Rows from a spatial reasoning dataset:
══════════════════════════════

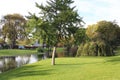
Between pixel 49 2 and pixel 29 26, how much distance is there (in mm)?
2825

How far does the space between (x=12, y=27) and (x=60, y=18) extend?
68329mm

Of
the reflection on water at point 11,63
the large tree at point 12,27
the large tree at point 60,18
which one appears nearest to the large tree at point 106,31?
the large tree at point 12,27

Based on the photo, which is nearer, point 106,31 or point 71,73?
point 71,73

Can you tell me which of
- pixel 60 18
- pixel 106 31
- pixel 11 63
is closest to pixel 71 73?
pixel 60 18

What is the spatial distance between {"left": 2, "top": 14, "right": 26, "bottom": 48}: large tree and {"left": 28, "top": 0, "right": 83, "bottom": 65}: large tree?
2582 inches

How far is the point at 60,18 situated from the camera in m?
24.0

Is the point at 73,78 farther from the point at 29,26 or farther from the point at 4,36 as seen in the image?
the point at 4,36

══════════════════════════════

TASK INSTRUCTIONS » Arrange the records as a two-column CSV with the headers "text" and "answer". Begin at the record containing "How far is the" and stop after the last record, with one row per record, each field quoted and any line breaks replaced by spaces.

ANSWER TO THIS EXERCISE »
text,answer
"How far is the point at 60,18 situated from the camera in m?","24.0"
"Is the point at 73,78 farther from the point at 29,26 or farther from the point at 4,36 as seen in the image?","the point at 4,36"